Passing an object to a generic method

There's nothing complicated about this. But for some reason the solution escaped me. You know how it is. You have an idea in your mind and it just gets more and more complicated. Then somebody comes along and shows you something really simple. So you may know how to do this. You might not. But I found it interesting enough to blog about.

Imagine you want to invoke a method defined as below:

public void Execute<T> Generic(T foo) where T : class 
{
	var bar = new SomethingElse<T>(foo);
    
    ....
}

Except you don't know the object type at compile time:

object somethingToPassIn = GetSomething();

Perhaps you've done some serialisation from a http request. This means that T will be object instead of an explicit type.
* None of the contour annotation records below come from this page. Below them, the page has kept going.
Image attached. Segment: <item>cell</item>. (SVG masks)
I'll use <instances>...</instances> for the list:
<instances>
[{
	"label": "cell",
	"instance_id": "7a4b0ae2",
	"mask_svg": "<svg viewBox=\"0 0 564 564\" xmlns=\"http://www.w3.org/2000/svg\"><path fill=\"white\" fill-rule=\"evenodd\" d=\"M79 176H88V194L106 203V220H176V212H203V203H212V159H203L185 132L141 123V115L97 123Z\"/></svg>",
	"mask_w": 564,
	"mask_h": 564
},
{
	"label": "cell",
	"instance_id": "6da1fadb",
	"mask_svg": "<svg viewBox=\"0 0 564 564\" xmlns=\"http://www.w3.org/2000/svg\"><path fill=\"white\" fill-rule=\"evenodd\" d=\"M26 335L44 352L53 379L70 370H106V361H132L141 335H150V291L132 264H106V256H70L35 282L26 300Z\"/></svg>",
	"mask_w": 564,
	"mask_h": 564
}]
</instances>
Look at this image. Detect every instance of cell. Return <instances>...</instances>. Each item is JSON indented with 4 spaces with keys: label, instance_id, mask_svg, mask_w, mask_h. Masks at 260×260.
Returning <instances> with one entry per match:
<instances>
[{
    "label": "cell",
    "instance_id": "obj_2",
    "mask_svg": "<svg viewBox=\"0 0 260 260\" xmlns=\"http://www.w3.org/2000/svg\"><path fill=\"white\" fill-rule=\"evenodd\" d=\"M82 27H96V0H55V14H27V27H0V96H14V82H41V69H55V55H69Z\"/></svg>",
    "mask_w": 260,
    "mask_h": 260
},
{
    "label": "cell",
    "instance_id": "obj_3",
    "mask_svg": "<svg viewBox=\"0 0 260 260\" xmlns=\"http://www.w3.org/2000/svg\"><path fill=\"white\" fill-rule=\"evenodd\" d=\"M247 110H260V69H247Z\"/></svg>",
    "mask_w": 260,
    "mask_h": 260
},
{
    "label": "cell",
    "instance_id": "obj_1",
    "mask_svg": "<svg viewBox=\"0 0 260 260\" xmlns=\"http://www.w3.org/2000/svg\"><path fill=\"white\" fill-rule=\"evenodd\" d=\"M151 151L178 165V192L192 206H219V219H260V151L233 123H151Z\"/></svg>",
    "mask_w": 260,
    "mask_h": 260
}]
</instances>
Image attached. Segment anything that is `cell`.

So how do you get around this?

Well, you use reflection. The basic principle is to create an additional, non-generic method, that accepts an object and then use reflection to call the generic method. Like this:

public FooClass()
{
    this.genericMethod = typeof(FooClass)
        .GetMethod("Generic", BindingFlags.Instance | BindingFlags.NonPublic);
}

public void NonGeneric(object foo)
{
        this.genericMethod
            .MakeGenericMethod(command.GetType())
            .Invoke(this, new[] {foo});
}

You notice that we get hold of the MethodInfo as part of the constructor so that we don't need to do it every time the non-generic method is called.

And that's all there is to it. It's really simple and you would not believe the convoluted solutions I came up originally.